> **DEINE AUFGABE A**: Gib aus den Zeilen unter dem Text alles von der Zeile mit „How far is the“ bis zum Ende dieser Zeilen Wort für Wort wieder, beide Enden eingeschlossen.

> **TEXT ZUM LESEN**:
Beim Schützenhaus stieg er aus, spitzte das Magazin seines Sturmgewehrs ab
und setzte es ein. Dabei hoffte er, der Taxifahrer werde das Geld
herausgeben, wenn er mit der Waffe in der Hand sagen würde, dies sei ein
Überfall. Der Beschwerdeführer wurde jedoch immer nervöser, zitterte und
wollte den Überfall eigentlich nicht mehr machen. Deshalb tat er so, als
suchte er im Effektensack nach dem Fahrgeld, und polterte dann gegen die
Fensterläden des Schützenhauses, um angeblich schlafende Militärkameraden zu
wecken, die das Fahrgeld hätten vorschiessen können. Schliesslich notierte er
auf dem Schreibblock des Taxifahrers seine Personalien, wobei er einen
falschen Nachnamen und als Wohnadresse diejenige seiner Mutter angab.

In der Folge kam ihm wieder in den Sinn, dass er seiner Freundin versprochen
hatte, nicht ohne Geld nach Hause zu kommen, und er hatte Angst, seine
Freundin zu verlieren, wenn er die Wohnungsmiete nicht würde bezahlen können
(act. 4.1/8 S. 8 und 4.1/9 S. 5). Nachdem der Taxifahrer den Notizblock im
Auto versorgt hatte und im Begriffe war, wieder auszusteigen, machte der
Beschwerdeführer eine Ladebewegung und sagte gleichzeitig: "Sorry,
A.________, das isch än Überfall". Als der Taxifahrer in einer heftigen
Bewegung seine Arme hob, gab der Beschwerdeführer aus einer Entfernung von
1,5 bis 2 Metern einen Schuss ab, der den linken Oberarm des Opfers
durchschlug und den Rücken links streifte.

Das Opfer rannte sofort davon und verschwand im Wald. Der Beschwerdeführer
blieb in der Nähe des Tatorts. Unter anderem rief er nach dem Geschädigten,
er müsse keine Angst haben, und ob er ihn ins Spital bringen solle.
Schliesslich stellte er sich unter das Dach eines Aussenbunkers, wo ihn die
Polizei etwa vier Stunden später schlafend aufgriff.

2.2 Sonderbar erscheint, dass der Beschwerdeführer die Utensilien für den
Raubüberfall und den Tatplan zu Papier brachte, um später nochmals nachsehen
zu können, wie der Ablauf wäre (angefochtener Entscheid S. 28 Ziff. 7).

> **GEGEBENE ANGABEN**:
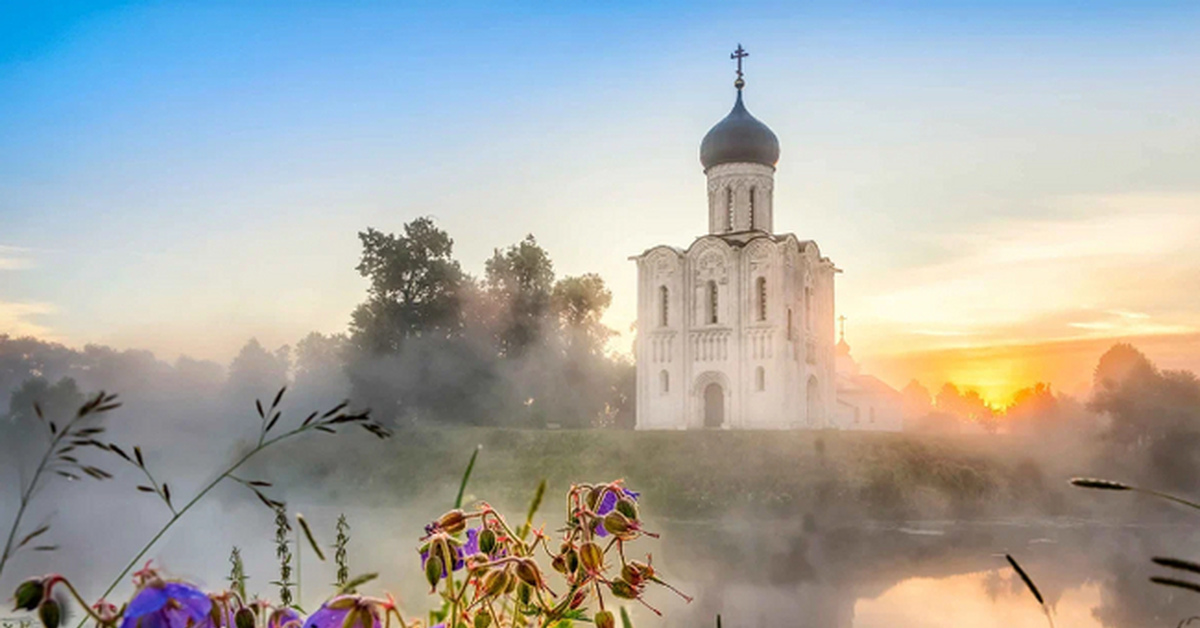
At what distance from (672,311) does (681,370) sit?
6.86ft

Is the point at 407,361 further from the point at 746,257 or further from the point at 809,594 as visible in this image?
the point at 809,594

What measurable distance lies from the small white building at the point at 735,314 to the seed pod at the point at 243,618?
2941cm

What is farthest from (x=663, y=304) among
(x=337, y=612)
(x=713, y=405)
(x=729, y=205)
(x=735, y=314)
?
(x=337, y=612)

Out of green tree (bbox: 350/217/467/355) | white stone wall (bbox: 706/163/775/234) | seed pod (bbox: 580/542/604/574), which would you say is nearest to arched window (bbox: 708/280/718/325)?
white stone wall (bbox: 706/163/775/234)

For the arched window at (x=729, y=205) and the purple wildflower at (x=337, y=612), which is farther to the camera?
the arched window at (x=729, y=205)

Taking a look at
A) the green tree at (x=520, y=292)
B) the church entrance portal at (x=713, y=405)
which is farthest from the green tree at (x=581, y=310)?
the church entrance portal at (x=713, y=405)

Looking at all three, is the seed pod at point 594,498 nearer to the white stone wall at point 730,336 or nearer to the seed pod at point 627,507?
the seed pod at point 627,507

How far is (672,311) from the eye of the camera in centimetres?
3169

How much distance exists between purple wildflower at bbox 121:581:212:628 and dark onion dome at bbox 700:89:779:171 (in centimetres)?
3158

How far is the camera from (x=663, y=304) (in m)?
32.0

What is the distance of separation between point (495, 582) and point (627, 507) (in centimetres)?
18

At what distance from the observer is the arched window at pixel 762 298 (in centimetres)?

> **DEINE AUFGABE B**: Schreib aus dem Text über den Überfall beim Schützenhaus die Stelle von „In der Folge“ bis „Rücken links streifte.“ genau ab.

> **LÖSUNG SCHRITT FÜR SCHRITT A**:
How far is the camera from (x=663, y=304) (in m)?
32.0

What is the distance of separation between point (495, 582) and point (627, 507) (in centimetres)?
18

At what distance from the observer is the arched window at pixel 762 298 (in centimetres)?

> **LÖSUNG SCHRITT FÜR SCHRITT B**:
In der Folge kam ihm wieder in den Sinn, dass er seiner Freundin versprochen
hatte, nicht ohne Geld nach Hause zu kommen, und er hatte Angst, seine
Freundin zu verlieren, wenn er die Wohnungsmiete nicht würde bezahlen können
(act. 4.1/8 S. 8 und 4.1/9 S. 5). Nachdem der Taxifahrer den Notizblock im
Auto versorgt hatte und im Begriffe war, wieder auszusteigen, machte der
Beschwerdeführer eine Ladebewegung und sagte gleichzeitig: "Sorry,
A.________, das isch än Überfall". Als der Taxifahrer in einer heftigen
Bewegung seine Arme hob, gab der Beschwerdeführer aus einer Entfernung von
1,5 bis 2 Metern einen Schuss ab, der den linken Oberarm des Opfers
durchschlug und den Rücken links streifte.